26 London and Sussex, November 2008
In the year since she’d lost her job and Julian had left, Eva had barely been back to her own place. She had her own bedroom at Sylvie’s and spent most of her time there helping with Allegra, which was a lifeline for Sylvie but also for Eva since the alternative was aimless, miserable days alone in the empty rooms of the apartment she had once loved but which had long since become a part of a life she could no longer occupy. Allegra was two years old now, and a new kind of normal was establishing itself. The oxygen tank and the feeding tube were gone, but managing her fits and feeding her could still be difficult.
The weeks between Eva’s first HR warning and the final termination of her contract had been agony, filled with hours spent pacing around outside her office on the phone to headhunters and contacts in other banks, trying to scope out the territory without betraying her desperation. Whether word had got around the markets or whether people just weren’t hiring she had no idea, but in any case it had all been to no avail. The wind had already been starting to blow in a different direction and as the days and weeks passed, unprecedented upheavals were taking place in the global economy.

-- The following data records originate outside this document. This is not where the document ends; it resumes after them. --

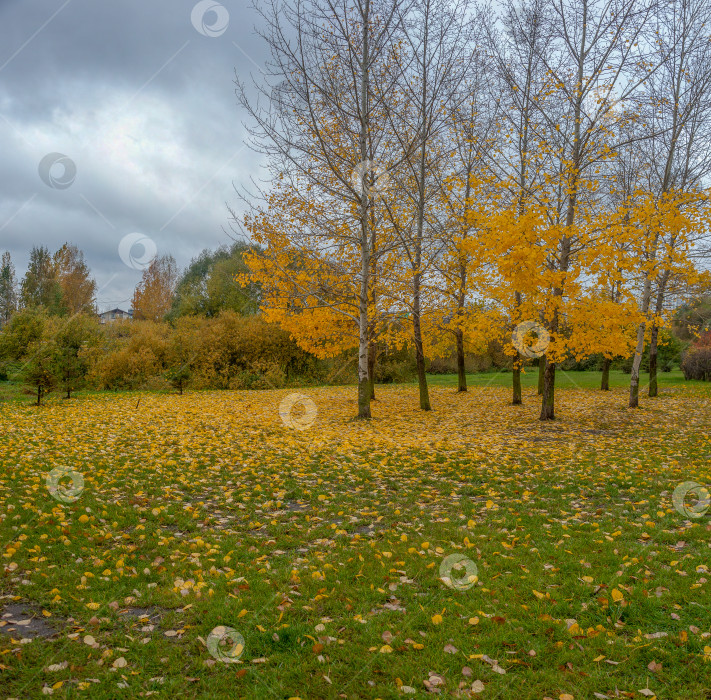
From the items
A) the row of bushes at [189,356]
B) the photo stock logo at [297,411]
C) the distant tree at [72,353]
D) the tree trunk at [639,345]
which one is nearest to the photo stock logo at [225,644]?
the photo stock logo at [297,411]

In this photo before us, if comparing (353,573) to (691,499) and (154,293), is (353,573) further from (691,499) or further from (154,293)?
(154,293)

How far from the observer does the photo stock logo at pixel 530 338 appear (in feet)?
41.1

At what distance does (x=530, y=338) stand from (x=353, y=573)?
1055cm

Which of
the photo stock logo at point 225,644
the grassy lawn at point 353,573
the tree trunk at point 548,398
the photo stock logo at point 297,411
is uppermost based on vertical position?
the tree trunk at point 548,398

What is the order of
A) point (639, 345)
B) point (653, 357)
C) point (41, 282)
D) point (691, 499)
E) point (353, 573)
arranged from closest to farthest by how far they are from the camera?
point (353, 573)
point (691, 499)
point (639, 345)
point (653, 357)
point (41, 282)

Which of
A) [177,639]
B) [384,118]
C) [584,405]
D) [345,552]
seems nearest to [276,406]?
[384,118]

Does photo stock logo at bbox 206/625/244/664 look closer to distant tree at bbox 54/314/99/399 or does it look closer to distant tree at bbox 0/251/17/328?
distant tree at bbox 54/314/99/399

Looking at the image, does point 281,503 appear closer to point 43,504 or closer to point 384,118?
point 43,504

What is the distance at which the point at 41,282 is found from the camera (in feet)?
155

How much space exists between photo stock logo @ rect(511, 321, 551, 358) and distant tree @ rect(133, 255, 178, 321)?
129 feet

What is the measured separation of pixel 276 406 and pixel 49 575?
41.8 ft

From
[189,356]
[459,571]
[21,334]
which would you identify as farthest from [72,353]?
[459,571]

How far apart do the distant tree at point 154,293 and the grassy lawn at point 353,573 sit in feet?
139

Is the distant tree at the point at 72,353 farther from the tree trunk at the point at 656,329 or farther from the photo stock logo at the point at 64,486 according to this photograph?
the tree trunk at the point at 656,329
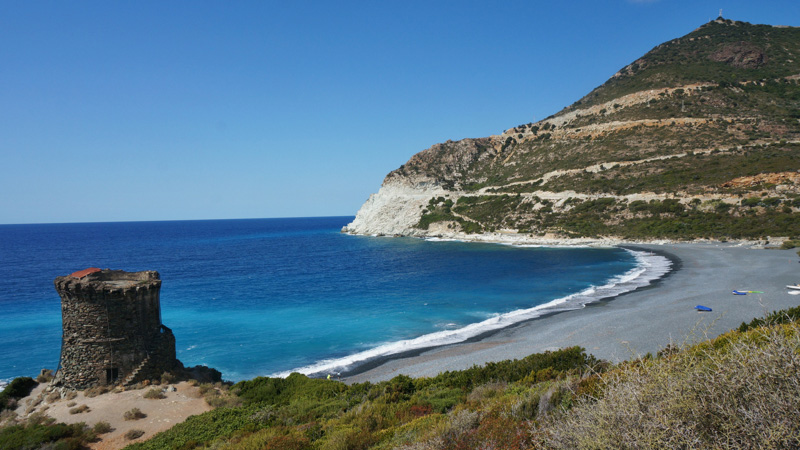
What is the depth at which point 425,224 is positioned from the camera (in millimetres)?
88625

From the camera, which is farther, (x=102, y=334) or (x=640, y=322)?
(x=640, y=322)

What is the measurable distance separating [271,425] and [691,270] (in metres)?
38.0

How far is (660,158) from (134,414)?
253ft

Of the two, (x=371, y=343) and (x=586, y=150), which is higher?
(x=586, y=150)

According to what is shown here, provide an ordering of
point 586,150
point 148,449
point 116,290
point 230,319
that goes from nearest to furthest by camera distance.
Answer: point 148,449 → point 116,290 → point 230,319 → point 586,150

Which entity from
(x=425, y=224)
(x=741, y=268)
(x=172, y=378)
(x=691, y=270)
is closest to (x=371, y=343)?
(x=172, y=378)

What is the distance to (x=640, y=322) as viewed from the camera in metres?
21.1

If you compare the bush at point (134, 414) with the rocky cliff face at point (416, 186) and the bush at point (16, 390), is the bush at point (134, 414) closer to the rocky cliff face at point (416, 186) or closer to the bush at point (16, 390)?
the bush at point (16, 390)

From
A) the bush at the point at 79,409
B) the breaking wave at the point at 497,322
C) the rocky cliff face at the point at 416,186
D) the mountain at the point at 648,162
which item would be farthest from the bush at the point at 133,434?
the rocky cliff face at the point at 416,186

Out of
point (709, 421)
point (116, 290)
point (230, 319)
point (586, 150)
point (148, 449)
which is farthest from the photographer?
point (586, 150)

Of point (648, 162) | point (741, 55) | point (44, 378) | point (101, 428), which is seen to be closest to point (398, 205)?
point (648, 162)

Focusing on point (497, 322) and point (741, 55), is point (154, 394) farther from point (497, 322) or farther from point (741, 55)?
point (741, 55)

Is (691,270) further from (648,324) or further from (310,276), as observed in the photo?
(310,276)

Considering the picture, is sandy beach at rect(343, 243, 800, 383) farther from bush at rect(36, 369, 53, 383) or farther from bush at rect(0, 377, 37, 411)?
bush at rect(0, 377, 37, 411)
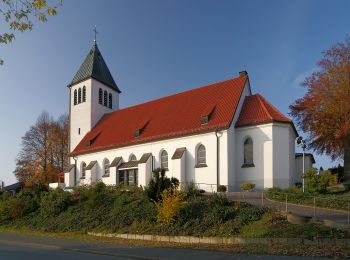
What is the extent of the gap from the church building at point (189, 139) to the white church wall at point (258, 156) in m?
0.07

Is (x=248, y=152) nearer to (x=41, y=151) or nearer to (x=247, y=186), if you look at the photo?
(x=247, y=186)

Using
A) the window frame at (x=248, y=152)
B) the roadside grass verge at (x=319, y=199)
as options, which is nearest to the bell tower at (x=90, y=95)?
the window frame at (x=248, y=152)

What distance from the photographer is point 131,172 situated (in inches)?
1547

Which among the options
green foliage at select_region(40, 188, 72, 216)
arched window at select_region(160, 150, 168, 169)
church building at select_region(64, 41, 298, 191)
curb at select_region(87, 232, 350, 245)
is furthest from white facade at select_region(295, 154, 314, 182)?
curb at select_region(87, 232, 350, 245)

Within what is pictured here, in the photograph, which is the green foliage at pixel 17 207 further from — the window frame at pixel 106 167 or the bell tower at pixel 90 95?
the bell tower at pixel 90 95

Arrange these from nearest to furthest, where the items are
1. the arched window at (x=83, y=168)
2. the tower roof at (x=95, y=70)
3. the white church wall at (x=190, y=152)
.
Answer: the white church wall at (x=190, y=152)
the arched window at (x=83, y=168)
the tower roof at (x=95, y=70)

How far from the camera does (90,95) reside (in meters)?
47.8

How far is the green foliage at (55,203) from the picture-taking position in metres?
27.0

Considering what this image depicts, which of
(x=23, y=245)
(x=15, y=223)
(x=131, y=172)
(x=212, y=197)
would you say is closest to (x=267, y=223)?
(x=212, y=197)

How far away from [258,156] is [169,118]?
32.1 ft

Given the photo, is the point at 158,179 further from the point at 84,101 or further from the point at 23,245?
the point at 84,101

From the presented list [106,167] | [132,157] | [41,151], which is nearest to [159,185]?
[132,157]

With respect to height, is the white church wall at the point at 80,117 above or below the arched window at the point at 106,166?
above

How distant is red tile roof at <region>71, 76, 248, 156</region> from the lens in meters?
34.8
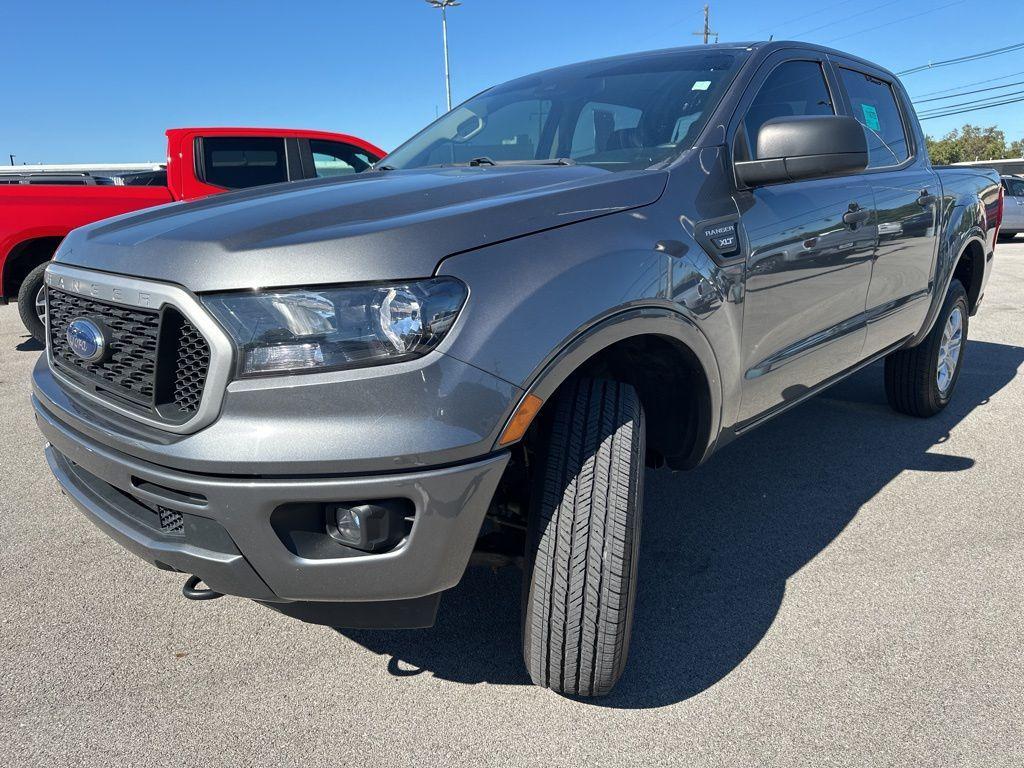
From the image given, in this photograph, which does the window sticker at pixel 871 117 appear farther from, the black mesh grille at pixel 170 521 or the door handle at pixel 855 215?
the black mesh grille at pixel 170 521

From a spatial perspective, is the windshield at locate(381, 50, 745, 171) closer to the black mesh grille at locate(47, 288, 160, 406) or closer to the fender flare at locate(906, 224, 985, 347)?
the black mesh grille at locate(47, 288, 160, 406)

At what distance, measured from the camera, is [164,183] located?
8031 mm

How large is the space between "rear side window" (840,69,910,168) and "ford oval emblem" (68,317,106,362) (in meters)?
3.01

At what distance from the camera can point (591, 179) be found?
2.07 metres

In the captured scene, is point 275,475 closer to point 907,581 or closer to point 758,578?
point 758,578

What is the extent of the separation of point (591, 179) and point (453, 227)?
1.90 ft

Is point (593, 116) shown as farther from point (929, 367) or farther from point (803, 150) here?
point (929, 367)

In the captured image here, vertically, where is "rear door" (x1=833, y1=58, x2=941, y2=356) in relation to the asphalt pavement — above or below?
above

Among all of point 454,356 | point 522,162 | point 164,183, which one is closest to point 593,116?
point 522,162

Tectonic plates had begun to shift, slowly at first as the US data had begun to turn bad, with housing numbers and non-farm payrolls sliding, and then more quickly, as Northern Rock experienced the first UK bank run in a century as the extent of its liabilities became apparent. The bad news snowballed into an unstoppable avalanche as Lehman Brothers filed for bankruptcy and governments scrambled to bail out their financial institutions. Eva followed the stories obsessively and impotently, as events that weren’t ever supposed to happen started occurring one after the other with frightening regularity. Mingled with the horror was fascination at watching these economic, political, and maybe even historical, forces ripple through the stratosphere.